"Retro Repair" key electronics skills?

tony duell ard at p850ug1.demon.co.uk
Tue May 10 14:39:36 CDT 2016


> 
> My father is a civil engineer.  When I was a little
> kid, he was in the US Air Force.  We would frequently
> go to the runway snack bar, get ice cream and watch
> the B-52s do "touch-and-go" landing practice.  The
> plane's wings would "flap".  It raised the hair on
> the back of my neck.  My dad explained that, if they
> didn't flex, the wings would break off.  After a
> while, I understood, intellectually.  It still "gave
> me the willies".  Later I had a similar experience
> when I was with him in a tall building and realized
> that it was "waving in the wind".  Same thing, if it
> didn't flex, it would fall.

That reminds me of the following joke : 

There is an airline passenger. During some particularly
turbulent conditions he looks out the window and sees
the plane's wings flexing. He looks very worried.

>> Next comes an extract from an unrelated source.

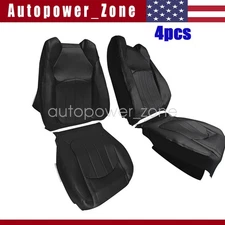 Front Bottom & Top Perforated Leather Seat Cover Black For 08-12 Buick Enclave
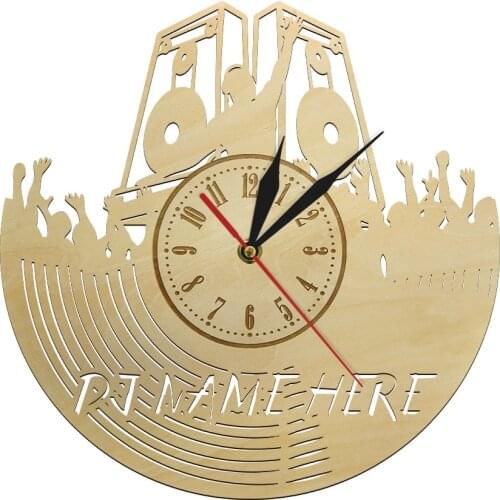 Personalized Custom Dj Wooden Wall Clock Disco Party Decorations Silent Hanging Watch For Music Lover Dj Friend Gift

The flight attendant comes over to him and tries to
comfort him by saying

'Our pilots are fully trained to fly in conditions like 
this. It's only turbulence, it's quite normal'

He replies

'You don't undertand. I work for Boeing. I am one
of the men who designed this aircraft. The wings
are not supposed to flex like that.'


> > The other is that, as I said before, any ground
> > connection has impedance (it's the inductance that
> > is troublesome normally) so that points (say IC pins)
> > that are shown as grounded may actually have a
> > voltage difference between them.
> 
> If I think about it too much, this gives me the
> willies, the same way.

It's a very real problem, it's the main reason for
decoupling capacitors which provide a local
source of power with a low impedance connection
(as they are so close to the IC). 

That's why I said that most times the interconnections
are the hard part of a digital circuit.